If $f$,$g$ are entire functions such that and $g′(z)=f(g(z))$ everywhere, then show that $f$ is linear or $g$ is constant.
This claim was mentioned without proof in this related question (Applications of the Little and Great Theorems of Picard). I am unable to prove this.
One way might be to show that $f$ is injective by using Picard's Little Theorem - but I have no idea how to proceed.
Assume that there is such a solution with $g(a)=g(b)$. Then $h(z)=g(z-a+b)$ is such that $h(a)=g(a)$ and $h’=f(h), g’=f(g)$, thus $h=g$ so $g$ is $b-a$-periodic.
In particular, we can assume that $g$ is linear or that its set of periods is $2i\pi\mathbb{Z}$. In the first case, $f$ is constant (unless $g$ is).
In the second case, $g(z)=h(e^z)$, and $h$ is injective.

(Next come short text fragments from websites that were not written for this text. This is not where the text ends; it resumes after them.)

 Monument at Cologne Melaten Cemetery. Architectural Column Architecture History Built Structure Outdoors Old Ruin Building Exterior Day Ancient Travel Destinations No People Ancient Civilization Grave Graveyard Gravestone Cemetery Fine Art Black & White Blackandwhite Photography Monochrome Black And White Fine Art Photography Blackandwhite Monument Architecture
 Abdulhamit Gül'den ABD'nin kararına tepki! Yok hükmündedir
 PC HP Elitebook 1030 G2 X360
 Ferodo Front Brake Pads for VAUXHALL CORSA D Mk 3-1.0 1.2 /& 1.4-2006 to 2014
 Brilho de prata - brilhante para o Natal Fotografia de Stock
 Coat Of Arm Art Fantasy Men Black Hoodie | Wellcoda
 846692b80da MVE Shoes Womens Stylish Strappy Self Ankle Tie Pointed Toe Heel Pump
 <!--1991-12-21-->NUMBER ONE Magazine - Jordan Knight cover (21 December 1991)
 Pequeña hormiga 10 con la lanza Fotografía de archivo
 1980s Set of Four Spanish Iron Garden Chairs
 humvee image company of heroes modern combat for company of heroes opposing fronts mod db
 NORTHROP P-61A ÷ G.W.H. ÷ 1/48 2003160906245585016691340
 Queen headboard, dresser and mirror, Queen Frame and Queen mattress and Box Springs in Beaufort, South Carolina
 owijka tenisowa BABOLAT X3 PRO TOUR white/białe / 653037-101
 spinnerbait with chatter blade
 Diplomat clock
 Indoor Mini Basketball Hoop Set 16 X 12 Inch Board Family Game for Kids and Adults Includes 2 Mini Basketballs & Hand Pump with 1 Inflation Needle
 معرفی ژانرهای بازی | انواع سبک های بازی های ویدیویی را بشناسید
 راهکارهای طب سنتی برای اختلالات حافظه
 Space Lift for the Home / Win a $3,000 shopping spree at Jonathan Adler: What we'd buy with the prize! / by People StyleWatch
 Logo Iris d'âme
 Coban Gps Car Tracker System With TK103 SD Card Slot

But $h$ has singularities at $0$ and $\infty$, thus $h$ is meromorphic on $\mathbb{CP}^1$ (by eg Casorati-Weierstrass, or Picard’s theorem) and injective on that projective line minus two points, so it is a rational fraction of degree $1$ defined on $\mathbb{C}^{\times}$, so that $g(z)=C+De^{\pm z}$, and $g’(z)=\pm D e^{\pm z}$, so that $f(t)=\pm (t-C)$ is linear.